We open-sourced the core of IncidentFox, an AI SRE / on-call agent.
The main thing we’re working on is handling context for incident investigation. Logs, metrics, traces, runbooks, prior incidents — this data is large, fragmented, and doesn’t fit cleanly into an LLM context window.
For logs, we don’t fetch everything. We start with stats (counts, severity distribution, common patterns) and then sample intentionally (errors-only, around-anomaly, stratified). Most investigations end up with tens of logs instead of millions.
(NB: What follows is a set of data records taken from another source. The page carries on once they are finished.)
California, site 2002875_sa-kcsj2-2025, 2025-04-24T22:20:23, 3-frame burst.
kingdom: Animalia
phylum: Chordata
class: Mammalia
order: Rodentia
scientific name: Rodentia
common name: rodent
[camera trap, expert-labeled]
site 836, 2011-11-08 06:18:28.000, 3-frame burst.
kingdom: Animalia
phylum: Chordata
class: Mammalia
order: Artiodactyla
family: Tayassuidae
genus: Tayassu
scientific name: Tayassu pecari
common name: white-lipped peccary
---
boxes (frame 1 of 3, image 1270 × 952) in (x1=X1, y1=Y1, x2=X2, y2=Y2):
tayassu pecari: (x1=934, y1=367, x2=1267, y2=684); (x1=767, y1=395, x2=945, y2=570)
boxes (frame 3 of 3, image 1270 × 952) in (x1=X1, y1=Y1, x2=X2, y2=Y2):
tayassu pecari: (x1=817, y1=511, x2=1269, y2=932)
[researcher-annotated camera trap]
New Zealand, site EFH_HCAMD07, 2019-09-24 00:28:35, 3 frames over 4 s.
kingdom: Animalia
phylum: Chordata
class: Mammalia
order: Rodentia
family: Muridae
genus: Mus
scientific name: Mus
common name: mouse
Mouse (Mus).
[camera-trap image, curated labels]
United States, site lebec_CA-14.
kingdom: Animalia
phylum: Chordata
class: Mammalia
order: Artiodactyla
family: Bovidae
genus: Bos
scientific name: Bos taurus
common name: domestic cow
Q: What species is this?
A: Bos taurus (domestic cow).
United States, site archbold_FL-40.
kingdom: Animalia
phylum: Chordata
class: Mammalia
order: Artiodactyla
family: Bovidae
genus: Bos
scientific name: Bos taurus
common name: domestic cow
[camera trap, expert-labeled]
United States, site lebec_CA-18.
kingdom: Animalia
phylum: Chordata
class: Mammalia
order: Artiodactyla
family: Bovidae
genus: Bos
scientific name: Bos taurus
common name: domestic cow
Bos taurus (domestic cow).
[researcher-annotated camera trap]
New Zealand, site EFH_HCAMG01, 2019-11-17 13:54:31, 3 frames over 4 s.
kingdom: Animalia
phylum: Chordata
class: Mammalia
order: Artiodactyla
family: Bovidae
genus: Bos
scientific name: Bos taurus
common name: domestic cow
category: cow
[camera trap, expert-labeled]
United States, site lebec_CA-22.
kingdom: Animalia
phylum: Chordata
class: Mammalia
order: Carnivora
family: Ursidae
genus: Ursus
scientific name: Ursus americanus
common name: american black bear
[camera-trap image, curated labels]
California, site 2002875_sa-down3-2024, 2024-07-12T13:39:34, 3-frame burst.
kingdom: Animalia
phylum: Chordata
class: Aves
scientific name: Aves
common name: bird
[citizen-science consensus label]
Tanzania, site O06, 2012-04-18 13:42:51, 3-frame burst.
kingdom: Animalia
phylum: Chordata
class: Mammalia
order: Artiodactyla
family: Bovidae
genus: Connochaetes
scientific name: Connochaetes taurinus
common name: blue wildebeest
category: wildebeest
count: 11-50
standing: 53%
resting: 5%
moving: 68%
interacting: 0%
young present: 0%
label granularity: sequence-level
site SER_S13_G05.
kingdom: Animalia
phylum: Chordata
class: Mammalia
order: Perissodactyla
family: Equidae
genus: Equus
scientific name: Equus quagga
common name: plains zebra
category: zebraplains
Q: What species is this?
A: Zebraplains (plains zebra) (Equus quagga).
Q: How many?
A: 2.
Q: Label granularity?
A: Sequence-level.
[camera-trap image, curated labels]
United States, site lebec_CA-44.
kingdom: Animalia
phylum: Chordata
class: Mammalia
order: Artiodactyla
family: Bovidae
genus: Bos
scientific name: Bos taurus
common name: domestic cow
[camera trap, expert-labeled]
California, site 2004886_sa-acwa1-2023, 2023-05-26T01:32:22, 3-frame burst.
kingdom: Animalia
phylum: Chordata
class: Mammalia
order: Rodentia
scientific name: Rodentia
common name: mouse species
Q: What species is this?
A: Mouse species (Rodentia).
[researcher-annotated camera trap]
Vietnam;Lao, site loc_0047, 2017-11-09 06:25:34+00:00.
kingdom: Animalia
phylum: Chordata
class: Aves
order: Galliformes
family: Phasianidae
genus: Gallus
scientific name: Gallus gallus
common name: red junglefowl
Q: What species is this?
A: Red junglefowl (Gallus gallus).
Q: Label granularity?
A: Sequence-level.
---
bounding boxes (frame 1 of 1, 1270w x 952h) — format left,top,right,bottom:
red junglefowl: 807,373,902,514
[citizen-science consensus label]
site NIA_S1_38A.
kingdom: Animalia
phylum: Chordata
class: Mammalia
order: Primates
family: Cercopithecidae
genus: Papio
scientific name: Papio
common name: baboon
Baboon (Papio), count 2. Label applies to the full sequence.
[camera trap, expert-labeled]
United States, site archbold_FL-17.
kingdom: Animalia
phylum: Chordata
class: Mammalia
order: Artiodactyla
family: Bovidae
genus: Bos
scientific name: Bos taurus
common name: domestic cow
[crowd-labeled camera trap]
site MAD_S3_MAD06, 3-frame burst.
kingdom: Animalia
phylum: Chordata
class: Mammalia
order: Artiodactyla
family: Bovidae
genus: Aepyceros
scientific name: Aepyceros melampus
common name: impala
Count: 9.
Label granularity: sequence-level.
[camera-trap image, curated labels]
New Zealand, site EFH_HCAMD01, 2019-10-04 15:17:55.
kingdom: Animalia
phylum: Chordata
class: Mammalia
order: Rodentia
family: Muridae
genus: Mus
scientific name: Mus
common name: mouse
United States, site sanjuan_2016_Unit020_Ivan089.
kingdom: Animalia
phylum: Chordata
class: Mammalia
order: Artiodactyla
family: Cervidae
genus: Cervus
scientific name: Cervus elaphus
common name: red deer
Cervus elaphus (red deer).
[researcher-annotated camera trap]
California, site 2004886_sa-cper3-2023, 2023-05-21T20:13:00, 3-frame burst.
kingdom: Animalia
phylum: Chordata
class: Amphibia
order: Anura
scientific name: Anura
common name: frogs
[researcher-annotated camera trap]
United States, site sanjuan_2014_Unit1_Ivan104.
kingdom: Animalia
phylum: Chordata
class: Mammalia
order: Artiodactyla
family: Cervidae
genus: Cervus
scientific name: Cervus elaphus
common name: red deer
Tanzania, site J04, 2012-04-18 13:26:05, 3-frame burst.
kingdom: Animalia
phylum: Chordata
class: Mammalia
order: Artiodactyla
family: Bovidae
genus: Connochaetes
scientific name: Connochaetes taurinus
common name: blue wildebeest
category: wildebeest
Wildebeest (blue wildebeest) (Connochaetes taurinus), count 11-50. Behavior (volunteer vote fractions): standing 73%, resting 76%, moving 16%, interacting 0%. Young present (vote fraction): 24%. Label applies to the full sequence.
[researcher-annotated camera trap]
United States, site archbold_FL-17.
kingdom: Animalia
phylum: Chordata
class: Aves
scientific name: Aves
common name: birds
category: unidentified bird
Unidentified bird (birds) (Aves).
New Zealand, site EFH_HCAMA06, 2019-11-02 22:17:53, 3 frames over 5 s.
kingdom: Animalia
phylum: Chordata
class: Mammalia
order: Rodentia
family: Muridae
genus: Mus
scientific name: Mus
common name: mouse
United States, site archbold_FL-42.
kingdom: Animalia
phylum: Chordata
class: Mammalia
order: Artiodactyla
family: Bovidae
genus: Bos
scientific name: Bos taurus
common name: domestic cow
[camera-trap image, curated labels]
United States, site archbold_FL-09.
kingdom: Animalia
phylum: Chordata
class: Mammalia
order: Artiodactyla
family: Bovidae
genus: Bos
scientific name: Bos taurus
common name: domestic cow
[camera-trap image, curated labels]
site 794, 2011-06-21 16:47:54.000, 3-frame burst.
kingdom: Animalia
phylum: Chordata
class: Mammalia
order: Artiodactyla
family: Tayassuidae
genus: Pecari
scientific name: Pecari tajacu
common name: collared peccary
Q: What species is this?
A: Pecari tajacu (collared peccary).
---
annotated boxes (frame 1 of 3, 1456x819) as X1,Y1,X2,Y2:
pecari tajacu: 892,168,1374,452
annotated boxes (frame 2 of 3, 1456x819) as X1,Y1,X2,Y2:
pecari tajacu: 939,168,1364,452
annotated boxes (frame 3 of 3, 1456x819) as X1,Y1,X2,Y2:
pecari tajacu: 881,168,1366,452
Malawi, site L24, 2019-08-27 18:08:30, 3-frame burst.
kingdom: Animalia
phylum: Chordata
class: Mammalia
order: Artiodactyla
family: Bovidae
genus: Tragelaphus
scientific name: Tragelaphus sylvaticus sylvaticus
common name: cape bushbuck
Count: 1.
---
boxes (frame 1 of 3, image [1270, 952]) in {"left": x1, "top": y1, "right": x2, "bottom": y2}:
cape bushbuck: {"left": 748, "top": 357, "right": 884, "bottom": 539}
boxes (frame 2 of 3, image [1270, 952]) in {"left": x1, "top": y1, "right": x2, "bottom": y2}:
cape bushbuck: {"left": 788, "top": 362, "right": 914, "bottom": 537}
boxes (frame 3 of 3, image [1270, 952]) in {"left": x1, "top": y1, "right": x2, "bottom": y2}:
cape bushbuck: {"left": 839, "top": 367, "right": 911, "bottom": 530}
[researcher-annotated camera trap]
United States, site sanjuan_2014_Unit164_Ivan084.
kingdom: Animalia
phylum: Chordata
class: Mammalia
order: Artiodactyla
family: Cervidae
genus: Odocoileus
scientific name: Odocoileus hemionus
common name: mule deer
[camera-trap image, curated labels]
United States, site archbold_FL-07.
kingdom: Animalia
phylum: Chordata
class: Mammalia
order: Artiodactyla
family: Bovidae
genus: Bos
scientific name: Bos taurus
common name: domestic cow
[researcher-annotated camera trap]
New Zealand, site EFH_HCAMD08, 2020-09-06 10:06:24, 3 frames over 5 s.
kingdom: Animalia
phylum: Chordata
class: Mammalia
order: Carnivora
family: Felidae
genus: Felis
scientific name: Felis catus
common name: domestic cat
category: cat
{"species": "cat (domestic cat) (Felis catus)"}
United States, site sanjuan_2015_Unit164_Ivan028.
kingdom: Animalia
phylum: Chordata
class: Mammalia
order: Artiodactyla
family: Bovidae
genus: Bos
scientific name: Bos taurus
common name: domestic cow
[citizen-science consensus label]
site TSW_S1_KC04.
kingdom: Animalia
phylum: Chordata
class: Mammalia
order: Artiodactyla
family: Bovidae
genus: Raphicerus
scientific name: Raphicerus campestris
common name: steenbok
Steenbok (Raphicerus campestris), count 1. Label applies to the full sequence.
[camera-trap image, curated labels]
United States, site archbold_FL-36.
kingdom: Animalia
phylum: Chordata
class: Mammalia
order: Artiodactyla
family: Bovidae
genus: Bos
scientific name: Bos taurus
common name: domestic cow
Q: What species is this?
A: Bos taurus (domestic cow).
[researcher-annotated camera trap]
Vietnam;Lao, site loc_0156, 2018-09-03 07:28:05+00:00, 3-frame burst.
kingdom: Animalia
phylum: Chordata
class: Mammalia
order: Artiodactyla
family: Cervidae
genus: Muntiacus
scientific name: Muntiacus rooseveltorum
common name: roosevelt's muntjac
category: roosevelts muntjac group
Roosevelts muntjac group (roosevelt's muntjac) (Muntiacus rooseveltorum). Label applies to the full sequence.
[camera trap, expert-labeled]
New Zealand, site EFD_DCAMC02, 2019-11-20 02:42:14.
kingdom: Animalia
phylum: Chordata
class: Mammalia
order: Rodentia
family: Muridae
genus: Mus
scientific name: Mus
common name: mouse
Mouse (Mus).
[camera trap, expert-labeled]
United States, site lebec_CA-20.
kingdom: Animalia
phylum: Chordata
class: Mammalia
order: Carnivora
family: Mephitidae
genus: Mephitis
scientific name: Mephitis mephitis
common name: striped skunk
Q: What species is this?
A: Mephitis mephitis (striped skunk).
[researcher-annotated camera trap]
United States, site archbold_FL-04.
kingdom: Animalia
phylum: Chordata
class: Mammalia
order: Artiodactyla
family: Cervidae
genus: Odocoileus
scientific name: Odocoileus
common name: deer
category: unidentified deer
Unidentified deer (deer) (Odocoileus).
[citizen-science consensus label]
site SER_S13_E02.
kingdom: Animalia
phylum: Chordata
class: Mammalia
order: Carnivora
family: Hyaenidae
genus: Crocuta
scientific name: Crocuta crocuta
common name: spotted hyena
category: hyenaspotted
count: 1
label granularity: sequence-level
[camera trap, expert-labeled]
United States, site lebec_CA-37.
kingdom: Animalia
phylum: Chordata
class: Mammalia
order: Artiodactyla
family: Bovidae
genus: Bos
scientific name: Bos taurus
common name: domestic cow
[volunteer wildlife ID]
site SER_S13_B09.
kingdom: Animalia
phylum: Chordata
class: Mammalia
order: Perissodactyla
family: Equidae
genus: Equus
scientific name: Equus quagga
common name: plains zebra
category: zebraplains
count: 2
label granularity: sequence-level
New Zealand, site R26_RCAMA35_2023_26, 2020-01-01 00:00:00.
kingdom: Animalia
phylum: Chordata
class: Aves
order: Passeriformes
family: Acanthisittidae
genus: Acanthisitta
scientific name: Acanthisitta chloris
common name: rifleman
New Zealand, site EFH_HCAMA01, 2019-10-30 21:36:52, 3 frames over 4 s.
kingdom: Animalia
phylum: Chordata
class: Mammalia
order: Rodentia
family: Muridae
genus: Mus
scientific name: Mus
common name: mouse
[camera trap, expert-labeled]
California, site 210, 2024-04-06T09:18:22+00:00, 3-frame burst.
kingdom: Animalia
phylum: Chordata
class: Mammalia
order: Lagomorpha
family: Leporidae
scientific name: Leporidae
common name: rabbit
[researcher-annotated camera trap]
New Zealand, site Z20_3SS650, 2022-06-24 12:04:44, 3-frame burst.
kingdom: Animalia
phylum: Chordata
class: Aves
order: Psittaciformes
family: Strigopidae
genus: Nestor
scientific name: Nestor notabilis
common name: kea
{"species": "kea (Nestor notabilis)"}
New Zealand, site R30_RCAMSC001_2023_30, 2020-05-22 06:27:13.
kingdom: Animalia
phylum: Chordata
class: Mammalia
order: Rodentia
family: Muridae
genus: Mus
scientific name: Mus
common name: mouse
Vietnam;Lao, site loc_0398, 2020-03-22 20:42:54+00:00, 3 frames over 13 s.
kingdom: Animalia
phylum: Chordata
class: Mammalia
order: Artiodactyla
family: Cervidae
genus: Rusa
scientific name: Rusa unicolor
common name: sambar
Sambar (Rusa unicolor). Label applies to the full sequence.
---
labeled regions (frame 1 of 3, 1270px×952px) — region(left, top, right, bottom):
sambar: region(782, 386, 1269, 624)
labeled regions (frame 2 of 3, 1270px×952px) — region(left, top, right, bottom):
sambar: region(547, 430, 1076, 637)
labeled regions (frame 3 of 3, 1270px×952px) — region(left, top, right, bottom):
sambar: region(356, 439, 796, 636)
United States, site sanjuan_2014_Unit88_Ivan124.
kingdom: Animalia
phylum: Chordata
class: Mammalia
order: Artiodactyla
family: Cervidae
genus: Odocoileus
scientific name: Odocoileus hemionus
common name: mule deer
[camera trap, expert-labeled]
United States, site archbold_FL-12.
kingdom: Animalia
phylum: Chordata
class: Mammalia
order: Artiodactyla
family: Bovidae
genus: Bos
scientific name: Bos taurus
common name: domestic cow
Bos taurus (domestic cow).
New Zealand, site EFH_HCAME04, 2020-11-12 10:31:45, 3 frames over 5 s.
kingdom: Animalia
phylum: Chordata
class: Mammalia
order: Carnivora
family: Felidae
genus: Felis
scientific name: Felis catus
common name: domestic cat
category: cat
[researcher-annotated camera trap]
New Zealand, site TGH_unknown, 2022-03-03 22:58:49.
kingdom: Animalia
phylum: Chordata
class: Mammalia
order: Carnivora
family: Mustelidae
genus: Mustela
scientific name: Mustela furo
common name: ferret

For long documents like runbooks or postmortems, flat chunk-based RAG wasn’t working well, so we implemented a RAPTOR-style hierarchical retrieval to preserve higher-level context while still allowing drill-down.
The open-source core is a tool-based agent runtime with integrations. You can run it locally via CLI (or Slack/ GitHub), which is effectively on-prem on your laptop.
We’re very early and trying to find our first users / customers. If you’ve been on call before, I’m curious:
- does “AI SRE” feel useful, or mostly hype?
- where would something like this actually help, if at all?
- what would you want it to do before you’d trust it?
If you try it and it’s not useful, that’s still helpful feedback. I’ll be around in the comments!
incidentiq•2w ago
1. "AI SRE" useful or hype? Useful in specific contexts, but the trust barrier is real. Most on-call engineers are skeptical of AI suggestions during incidents because the cost of a wrong recommendation at 3am is high. That said, the pain of digging through logs and finding relevant context is also real.
2. Where it helps: The biggest wins are in "pre-work" - surfacing relevant past incidents before you start investigating, correlating alerts that are likely related, and summarizing what changed recently. Reducing the "context gathering" phase which often eats 30%+ of incident time.
3. Trust requirements: For me to trust it: - Show confidence levels and your reasoning. "Here's what I found and why" beats "do this." - Be a copilot that accelerates my investigation, not one that acts on my behalf. - Get the easy stuff 100% right before attempting the hard stuff. If log correlation is wrong on obvious patterns, I won't trust root cause suggestions.
The RAPTOR approach for runbooks is interesting - the "loss of context in chunked RAG" problem is real for long-form incident docs. How do you handle cases where relevant context spans multiple documents (runbook references an architecture doc)?